▶ [Passage]
---
[Sca-cooks] Was Medieval England more Merrie than thought?

James Prescott prescotj at telusplanet.net
Tue Dec 7 08:30:38 PST 2010


And if they say "late medieval period" they are starting more than two hundred
years too late.  See various descriptions of the earlier industrial revolution,
especially Jean Gimpel's _The Medieval Machine_.

Here's the first Google hit: 
http://dannyreviews.com/h/The_Medieval_Machine.html

Or the first volume of Fernand Braudel's _Civilization and Capitalism_, titled
_The Structures of Everyday Life_.

Again, the first Google hit: http://www.poppyware.com/dunham/facts/braudel.html


Thorvald



At 11:05 AM -0500 12/7/10, Johnna Holloway wrote:
>  Maybe being a serf wasn't so bad after all! Medieval Britons were 
> twice as rich as the poor in the Third World today
>
>  Read more: 
> http://www.dailymail.co.uk/news/article-1336143/Medieval-Britons-twice-rich-poor-Third-World-today.html#ixzz17RUOWcMt
>
>  "In a paper entitled British Economic Growth 1270-1870 published by 
> the University of Warwick's Centre on Competitive Advantage in the 
> Global Economy (CAGE) the researchers find that living standards in 
> medieval England were far above the "bare bones subsistence"
---
▶ [Supplied data]

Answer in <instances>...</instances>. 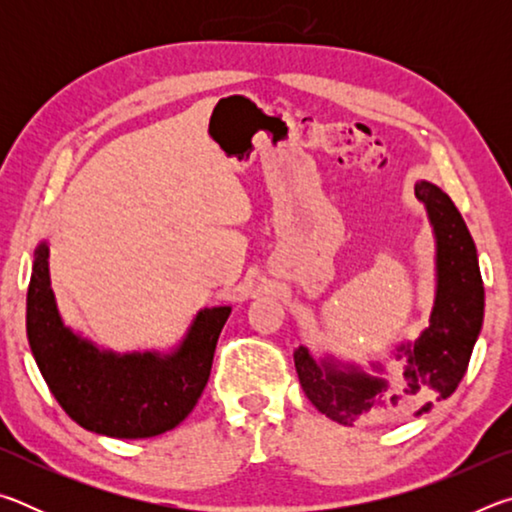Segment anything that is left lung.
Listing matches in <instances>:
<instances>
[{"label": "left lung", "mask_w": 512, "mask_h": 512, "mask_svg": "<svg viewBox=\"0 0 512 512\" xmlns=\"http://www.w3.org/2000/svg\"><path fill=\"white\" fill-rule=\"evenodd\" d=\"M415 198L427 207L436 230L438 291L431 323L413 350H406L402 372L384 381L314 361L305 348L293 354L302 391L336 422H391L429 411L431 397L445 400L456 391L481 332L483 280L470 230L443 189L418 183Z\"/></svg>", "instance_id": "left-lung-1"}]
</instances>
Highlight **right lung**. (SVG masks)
---
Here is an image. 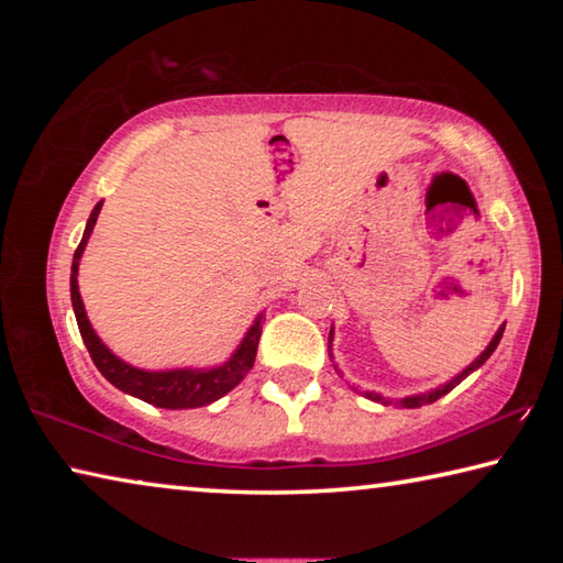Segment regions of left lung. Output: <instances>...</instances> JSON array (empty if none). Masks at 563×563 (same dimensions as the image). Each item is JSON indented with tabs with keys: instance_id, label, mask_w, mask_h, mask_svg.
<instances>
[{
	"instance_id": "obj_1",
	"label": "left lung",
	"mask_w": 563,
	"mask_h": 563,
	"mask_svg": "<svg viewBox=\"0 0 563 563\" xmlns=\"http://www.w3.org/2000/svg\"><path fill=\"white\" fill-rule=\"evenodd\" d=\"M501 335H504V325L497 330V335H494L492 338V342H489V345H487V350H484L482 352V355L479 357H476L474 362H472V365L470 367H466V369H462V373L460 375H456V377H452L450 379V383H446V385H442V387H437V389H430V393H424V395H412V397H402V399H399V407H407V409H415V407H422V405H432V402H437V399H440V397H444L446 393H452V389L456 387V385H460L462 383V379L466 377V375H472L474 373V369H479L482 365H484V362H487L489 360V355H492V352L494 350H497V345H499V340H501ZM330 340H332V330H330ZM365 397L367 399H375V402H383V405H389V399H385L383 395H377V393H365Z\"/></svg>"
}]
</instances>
---
▶ [Directives]
1. Repeat the part of the post about medieval England's wealth between "Here's the first" and "of Everyday Life_.", inclusive.
2. Answer these from the post about medieval England's wealth:
(a) Which Jean Gimpel book does it point to?
(b) What is the title of the first volume of Fernand Braudel's _Civilization and Capitalism_?
(c) Which years does the University of Warwick paper's title cover?
3. Pick up the post about medieval England's wealth where it stops and keep writing.

▶ [Responses in order]
1.
Here's the first Google hit: 
http://dannyreviews.com/h/The_Medieval_Machine.html

Or the first volume of Fernand Braudel's _Civilization and Capitalism_, titled
_The Structures of Everyday Life_.

2.
(a) _The Medieval Machine_
(b) _The Structures of Everyday Life_
(c) 1270-1870

3.
> experience of people in many of today's poor countries.
>
>  This new figure of $1,000 is not only significantly higher than 
> previous estimates for that period in England - it also indicates 
> that on average medieval England was better off than some of the 
> world's poorest nations today
>
>  The research shows that the path to the Industrial Revolution began 
> far earlier than commonly has been understood. A widely held view 
> of economic history suggests that the Industrial Revolution of 1800 
> suddenly took off, in the wake of centuries without sustained 
> economic growth or appreciable improvements in living standards in 
> England from the days of the hunter-gatherer. By contrast, we find 
> that the Industrial Revolution did not come out of the blue. 
> Rather, it was the culmination of a long period of economic 
> development stretching back as far as the late medieval period"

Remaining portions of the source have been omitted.